FATAL DOWNLOAD_CHUNK Chunk **** can't be found

Christoph · 6 March 2018 20:17

Why is duplicacy trying to download chunks when I’m simply running the backup command?

The problem is that I apparently lost some chunks due to failures of the pcloud app but I did not think that would prevent me from backing up at all. How does duplicacy know that chunks are missing when I just do a backup? Is the backup command internally running a check command?

In any case, I think it is very dangerous that backups fail to run because of one missing chunk. The idea is that you run duplicacy in the background and forget about it. The only reason I noticed this is because I’m still testing. If I hadn’t checked the logs, it would have been possible that I don’t have any backups of my data for weeks or even months, making the potential damage much bigger than the original missing chunk.

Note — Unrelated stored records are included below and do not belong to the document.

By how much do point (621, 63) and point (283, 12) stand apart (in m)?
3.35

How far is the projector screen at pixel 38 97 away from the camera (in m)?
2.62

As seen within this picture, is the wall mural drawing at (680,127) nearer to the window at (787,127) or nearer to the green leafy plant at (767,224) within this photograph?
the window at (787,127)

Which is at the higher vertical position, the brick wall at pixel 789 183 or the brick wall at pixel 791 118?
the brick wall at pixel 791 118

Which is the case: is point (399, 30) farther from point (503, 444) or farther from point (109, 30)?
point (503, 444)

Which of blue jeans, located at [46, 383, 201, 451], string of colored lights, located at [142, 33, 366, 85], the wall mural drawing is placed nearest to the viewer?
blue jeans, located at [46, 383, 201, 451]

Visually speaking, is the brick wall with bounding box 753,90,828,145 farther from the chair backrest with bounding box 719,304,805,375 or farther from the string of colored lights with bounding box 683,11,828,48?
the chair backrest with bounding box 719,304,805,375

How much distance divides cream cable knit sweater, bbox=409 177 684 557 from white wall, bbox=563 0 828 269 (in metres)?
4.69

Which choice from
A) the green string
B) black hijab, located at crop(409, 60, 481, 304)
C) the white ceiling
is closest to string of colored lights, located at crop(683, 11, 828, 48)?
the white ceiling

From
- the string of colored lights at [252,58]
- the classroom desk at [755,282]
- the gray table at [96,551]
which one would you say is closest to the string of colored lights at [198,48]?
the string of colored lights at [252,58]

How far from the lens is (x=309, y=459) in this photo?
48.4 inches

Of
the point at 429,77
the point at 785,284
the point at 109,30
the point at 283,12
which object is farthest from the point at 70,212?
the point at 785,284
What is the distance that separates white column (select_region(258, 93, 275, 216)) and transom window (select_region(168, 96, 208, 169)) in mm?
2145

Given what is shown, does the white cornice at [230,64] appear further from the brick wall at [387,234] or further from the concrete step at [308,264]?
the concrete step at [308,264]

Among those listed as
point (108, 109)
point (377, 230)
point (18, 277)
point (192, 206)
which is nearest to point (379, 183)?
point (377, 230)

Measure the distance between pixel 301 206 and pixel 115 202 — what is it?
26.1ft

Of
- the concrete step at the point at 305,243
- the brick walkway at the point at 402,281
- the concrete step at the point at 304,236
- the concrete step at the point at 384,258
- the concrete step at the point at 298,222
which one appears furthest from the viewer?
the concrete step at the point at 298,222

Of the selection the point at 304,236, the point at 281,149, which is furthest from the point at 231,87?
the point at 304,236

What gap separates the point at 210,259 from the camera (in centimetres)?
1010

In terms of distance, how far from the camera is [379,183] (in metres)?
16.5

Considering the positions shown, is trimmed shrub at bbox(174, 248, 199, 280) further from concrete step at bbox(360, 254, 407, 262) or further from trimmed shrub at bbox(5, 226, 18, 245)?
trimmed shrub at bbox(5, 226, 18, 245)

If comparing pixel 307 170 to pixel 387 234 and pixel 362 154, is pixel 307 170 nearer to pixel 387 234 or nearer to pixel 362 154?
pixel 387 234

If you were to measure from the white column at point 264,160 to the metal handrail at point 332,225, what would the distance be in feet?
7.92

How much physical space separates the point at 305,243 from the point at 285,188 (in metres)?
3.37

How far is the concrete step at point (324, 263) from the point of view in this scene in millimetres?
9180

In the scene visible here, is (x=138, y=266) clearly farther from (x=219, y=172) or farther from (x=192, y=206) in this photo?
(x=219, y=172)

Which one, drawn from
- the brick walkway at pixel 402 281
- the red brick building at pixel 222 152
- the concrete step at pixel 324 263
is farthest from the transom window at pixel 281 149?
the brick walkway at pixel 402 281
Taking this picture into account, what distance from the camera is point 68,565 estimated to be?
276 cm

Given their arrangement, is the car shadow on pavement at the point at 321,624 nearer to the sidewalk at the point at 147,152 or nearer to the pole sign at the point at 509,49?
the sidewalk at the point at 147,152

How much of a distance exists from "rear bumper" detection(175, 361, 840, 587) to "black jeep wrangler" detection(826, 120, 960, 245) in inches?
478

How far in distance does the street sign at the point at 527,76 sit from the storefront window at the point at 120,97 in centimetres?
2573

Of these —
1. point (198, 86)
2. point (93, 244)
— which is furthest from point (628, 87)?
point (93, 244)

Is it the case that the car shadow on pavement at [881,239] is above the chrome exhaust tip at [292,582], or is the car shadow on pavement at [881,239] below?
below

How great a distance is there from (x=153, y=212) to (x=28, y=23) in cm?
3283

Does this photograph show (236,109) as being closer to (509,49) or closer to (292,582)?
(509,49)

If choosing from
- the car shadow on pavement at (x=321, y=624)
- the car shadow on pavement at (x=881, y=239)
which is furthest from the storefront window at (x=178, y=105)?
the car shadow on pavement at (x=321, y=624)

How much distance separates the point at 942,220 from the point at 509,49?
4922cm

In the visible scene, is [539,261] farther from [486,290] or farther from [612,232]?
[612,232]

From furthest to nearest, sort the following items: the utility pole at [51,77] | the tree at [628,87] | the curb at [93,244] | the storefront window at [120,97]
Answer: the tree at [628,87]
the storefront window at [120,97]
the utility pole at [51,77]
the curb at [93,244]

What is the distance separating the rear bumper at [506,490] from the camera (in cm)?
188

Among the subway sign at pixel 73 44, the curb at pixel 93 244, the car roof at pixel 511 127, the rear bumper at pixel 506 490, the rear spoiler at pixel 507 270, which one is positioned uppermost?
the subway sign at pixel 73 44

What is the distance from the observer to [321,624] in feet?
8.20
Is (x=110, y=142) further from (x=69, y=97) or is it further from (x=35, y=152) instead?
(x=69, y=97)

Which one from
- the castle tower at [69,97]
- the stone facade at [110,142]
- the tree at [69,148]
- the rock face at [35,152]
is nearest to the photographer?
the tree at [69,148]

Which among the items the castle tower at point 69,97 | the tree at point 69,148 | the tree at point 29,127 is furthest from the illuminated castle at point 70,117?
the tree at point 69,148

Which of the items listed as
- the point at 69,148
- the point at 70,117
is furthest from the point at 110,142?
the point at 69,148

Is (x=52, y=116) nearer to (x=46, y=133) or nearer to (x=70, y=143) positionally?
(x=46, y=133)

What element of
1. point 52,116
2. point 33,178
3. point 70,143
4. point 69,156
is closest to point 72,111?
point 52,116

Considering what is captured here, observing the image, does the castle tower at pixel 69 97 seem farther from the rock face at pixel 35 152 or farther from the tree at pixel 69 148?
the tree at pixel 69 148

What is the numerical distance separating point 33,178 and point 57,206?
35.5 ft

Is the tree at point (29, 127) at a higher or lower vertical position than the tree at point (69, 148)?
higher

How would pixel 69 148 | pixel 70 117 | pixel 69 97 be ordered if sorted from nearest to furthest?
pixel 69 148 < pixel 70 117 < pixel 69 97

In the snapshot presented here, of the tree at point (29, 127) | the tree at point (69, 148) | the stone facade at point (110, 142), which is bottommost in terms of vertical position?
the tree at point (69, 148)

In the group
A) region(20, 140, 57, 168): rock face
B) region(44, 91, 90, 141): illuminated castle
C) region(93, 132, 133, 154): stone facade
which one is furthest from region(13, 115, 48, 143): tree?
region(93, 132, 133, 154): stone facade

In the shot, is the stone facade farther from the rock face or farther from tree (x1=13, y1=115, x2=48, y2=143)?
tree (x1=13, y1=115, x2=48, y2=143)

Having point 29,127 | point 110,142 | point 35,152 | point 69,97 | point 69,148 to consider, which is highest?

So, to get back to my actual failing backup: is it correct that the only way to resolve this issue and to get duplicacy to backup again is to delete all snapshots one by one until check -a doesn’t complain about missing chunks anymore (as described here)? If that is so, it means that a single missing chunk is causing a huge amount of damage and I wonder if this procedure could not be improved.

More concretely: let’s say the one missing chunk belongs to a single file. Is it a problem that this chunk is missing? If I want to restore that file, yes, itäs a huge problem. But let’s assume that file a very insignificant file that I will never need to restore. In that situation, the missing chunk is not really causing no damage. But duplicacy is nevertheless forcing me to destroy potentially all my snapshots in order to be able to resume backing up…

gchen · 7 March 2018 02:35

The backup operation may download some chunks because it needs to reconstruct the last snapshot for two reasons: to compare existing files with the files in the last snapshot so it knows which files can be skipped, and to construct a chunk cache from the chunks referenced by the last snapshot. These chunks may already exist in the local cache (under .duplicacy/cache), but Duplicacy always checks if these chunks exist in the storage first; it won’t just take the local copies if they don’t exist in the storage.

So if some snapshot chunks are missing then the backup operation can’t reconstruct the last snapshot and can’t really proceed. If a storage has a tendency to lose chunks at randoms, I think you should be more concerned about recovering existing backups and less about running new backups because the new backups will be broken too if you don’t solve the problem of missing chunks first.

My suggestion for now would be to stop using the pcloud drive as the storage until they fix the bug. I promise that the WebDAV backend should be available in a month.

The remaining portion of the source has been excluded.